BTW, is it common to create temp files on a network drive? Is that done in distributed build systems? For a single-machine build, it would seem counter productive to use a network drive for a temp file.

That commit (which was reviewed here https://reviews.llvm.org/D48051) suggests this wasn't about the occasional temp file not getting deleted. It was to work around surprising behavior on Windows when a temp file is mapped into memory, which, as I recall, was the underlying cause in what appeared to be cache corruption for LTO.

I think it best if @pcc and/or @inglorion weigh in.

BTW, is it common to create temp files on a network drive? Is that done in distributed build systems? For a single-machine build, it would seem counter productive to use a network drive for a temp file.

I have a similar setup as described in here https://bugs.llvm.org/show_bug.cgi?id=42623 for local development. That bug report also includes a link to a GitHub issue where others where having the same issue. So, it's probably not uncommon to build on a drive attached as a network drive to a VM.

rnk requested changes to this revision.Sep 15 2020, 11:32 AM

The situation where a temp file won't be delete without the delete-on-close bit set seems rare so just avoid setting it entirely.

In my experience, it's actually very common for LLVM tools to leak temp files, so we really need to preserve this functionality, it can't just be removed.

We could accept a more targeted fix. Does the call to CreateFile fail with the delete on close disposition? If so, we could retry without the disposition if it fails.

This revision now requires changes to proceed.Sep 15 2020, 11:32 AM

We could accept a more targeted fix. Does the call to CreateFile fail with the delete on close disposition? If so, we could retry without the disposition if it fails.

The call to CreateFile does succeed, but it’s the subsequent writes to the file handle that fails. Perhaps, we can try to detect if we are creating a file on a network drive using GetDriveType and if so avoid setting delete on close?

rdwampler retitled this revision from [Support] PR42623: Avoid setting the delete-on-close bit for TempFile to [Support] PR42623: Avoid setting the delete-on-close bit if a TempFile doesn't reside on a local drive.Sep 30 2020, 8:24 AM
rdwampler edited the summary of this revision. (Show Details)
rdwampler updated this revision to Diff 295298.Sep 30 2020, 8:31 AM

Reverted change that removed code setting the file disposition.
Instead, added check to see if we are on a non-local filesystem (i.e., network drive), if so the disposition isn't set.

rnk accepted this revision.Oct 29 2020, 4:13 PM

lgtm

Sorry for the delay! It's been a busy fall.
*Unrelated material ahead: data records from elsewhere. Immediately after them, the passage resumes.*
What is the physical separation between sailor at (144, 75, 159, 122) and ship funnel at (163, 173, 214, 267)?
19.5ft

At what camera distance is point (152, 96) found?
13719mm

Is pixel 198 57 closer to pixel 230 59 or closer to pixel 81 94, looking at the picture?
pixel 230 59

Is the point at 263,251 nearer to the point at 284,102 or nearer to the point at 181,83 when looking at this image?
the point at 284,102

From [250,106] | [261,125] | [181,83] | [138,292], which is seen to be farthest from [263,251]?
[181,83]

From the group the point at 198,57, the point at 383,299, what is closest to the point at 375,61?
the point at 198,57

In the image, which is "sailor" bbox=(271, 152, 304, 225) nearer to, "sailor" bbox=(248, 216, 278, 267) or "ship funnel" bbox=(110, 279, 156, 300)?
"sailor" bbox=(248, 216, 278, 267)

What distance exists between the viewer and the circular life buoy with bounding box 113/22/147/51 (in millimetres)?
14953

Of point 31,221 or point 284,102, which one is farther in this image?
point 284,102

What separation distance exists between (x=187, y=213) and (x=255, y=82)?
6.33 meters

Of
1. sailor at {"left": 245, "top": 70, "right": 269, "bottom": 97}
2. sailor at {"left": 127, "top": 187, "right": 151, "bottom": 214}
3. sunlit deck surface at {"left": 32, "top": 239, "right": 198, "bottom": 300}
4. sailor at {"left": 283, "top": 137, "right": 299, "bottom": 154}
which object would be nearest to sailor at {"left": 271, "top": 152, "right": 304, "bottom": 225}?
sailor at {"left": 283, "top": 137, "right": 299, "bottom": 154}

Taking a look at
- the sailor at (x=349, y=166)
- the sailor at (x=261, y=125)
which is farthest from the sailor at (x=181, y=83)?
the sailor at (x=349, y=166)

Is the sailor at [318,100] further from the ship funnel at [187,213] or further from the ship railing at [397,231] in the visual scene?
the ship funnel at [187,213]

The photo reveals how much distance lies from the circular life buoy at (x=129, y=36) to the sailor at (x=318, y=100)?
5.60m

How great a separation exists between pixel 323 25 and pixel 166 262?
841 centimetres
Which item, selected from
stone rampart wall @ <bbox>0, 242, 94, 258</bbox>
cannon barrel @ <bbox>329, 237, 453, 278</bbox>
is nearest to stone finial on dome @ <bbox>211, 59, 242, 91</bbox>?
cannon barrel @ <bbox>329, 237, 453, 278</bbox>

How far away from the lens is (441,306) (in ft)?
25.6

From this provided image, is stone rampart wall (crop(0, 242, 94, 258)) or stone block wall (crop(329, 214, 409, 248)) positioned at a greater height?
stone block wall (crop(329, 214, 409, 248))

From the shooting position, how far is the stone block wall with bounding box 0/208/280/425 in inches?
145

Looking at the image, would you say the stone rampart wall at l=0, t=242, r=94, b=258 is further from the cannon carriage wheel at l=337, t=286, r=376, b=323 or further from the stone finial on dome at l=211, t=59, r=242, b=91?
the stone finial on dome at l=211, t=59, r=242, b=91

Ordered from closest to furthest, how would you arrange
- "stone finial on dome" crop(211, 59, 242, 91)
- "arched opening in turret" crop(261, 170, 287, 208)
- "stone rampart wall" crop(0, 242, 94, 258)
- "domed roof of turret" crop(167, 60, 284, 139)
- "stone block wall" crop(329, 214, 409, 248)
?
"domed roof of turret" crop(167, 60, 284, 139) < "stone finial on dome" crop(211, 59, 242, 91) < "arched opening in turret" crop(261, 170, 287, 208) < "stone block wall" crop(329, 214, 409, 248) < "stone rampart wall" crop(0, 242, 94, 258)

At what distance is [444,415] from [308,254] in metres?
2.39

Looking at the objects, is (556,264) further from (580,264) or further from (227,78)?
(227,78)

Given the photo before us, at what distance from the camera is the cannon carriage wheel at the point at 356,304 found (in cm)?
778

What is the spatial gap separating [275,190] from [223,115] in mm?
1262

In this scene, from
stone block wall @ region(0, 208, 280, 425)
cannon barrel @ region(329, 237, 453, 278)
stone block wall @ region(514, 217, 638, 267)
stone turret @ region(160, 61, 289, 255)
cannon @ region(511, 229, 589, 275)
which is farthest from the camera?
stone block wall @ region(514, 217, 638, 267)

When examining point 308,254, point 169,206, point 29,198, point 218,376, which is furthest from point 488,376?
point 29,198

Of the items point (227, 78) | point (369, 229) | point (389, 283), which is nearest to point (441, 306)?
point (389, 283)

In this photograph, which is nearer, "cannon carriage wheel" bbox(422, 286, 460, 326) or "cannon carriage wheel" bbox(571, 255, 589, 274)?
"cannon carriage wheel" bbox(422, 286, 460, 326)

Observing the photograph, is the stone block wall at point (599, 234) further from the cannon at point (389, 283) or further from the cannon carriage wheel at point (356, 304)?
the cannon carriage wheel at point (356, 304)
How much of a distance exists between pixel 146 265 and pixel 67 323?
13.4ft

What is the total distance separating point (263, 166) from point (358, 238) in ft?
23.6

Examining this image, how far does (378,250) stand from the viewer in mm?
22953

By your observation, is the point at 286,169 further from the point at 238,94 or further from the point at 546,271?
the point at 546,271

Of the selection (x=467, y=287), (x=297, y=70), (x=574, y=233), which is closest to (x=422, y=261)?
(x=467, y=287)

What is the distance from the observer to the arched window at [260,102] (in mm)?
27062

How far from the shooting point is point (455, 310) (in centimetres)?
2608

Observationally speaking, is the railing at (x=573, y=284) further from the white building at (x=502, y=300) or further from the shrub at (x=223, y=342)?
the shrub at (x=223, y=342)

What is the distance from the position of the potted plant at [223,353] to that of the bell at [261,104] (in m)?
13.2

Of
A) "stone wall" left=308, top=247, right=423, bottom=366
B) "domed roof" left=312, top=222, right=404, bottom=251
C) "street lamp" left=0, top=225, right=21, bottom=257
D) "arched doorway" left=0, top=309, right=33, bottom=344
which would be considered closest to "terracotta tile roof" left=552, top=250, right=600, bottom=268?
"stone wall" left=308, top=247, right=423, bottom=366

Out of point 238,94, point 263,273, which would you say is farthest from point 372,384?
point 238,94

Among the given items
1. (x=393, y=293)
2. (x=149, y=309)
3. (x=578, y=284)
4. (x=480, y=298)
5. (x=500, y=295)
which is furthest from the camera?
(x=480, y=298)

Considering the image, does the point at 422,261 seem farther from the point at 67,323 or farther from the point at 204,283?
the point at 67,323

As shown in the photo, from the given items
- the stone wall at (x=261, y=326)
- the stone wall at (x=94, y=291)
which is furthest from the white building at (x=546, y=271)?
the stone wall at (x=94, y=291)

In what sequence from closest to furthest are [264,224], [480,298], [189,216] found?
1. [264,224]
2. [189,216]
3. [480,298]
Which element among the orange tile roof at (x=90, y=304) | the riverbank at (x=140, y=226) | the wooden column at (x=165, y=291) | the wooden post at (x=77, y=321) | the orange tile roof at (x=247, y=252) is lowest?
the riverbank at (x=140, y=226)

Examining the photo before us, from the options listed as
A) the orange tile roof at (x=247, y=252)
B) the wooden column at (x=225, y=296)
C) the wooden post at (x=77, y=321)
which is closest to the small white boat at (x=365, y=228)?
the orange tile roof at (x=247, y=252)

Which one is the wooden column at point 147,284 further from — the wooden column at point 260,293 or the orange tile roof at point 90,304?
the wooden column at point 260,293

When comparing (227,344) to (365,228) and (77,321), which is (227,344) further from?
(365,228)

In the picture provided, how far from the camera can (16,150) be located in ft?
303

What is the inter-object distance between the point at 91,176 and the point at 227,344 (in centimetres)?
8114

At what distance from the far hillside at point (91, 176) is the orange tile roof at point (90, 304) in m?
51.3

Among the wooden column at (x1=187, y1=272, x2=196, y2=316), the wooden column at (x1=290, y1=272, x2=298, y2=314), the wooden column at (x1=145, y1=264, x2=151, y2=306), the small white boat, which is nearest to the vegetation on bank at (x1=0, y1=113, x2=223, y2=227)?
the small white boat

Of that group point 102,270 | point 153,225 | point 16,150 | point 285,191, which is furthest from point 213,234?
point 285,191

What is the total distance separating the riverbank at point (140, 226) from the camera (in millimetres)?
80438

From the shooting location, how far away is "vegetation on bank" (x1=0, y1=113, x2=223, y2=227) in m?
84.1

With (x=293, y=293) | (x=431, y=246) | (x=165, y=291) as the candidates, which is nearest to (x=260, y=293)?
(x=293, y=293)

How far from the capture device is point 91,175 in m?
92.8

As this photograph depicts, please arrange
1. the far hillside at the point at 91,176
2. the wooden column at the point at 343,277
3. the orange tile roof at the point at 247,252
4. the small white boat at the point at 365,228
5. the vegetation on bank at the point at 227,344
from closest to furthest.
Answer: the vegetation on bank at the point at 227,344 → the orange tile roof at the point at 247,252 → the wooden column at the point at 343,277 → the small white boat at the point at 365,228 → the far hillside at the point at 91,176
This revision is now accepted and ready to land.Oct 29 2020, 4:13 PM
This revision was landed with ongoing or failed builds.Oct 30 2020, 10:44 AM
This revision was automatically updated to reflect the committed changes.
nikic added a subscriber: nikic.Feb 27 2021, 12:11 PM

Just FTR, this change had to be reverted in Rust's LLVM fork because it breaks compilation on Windows 7, see https://github.com/rust-lang/rust/issues/81051.

sbc100 added a subscriber: sbc100.Mar 5 2021, 8:31 AM

Just FTR, this change had to be reverted in Rust's LLVM fork because it breaks compilation on Windows 7, see https://github.com/rust-lang/rust/issues/81051.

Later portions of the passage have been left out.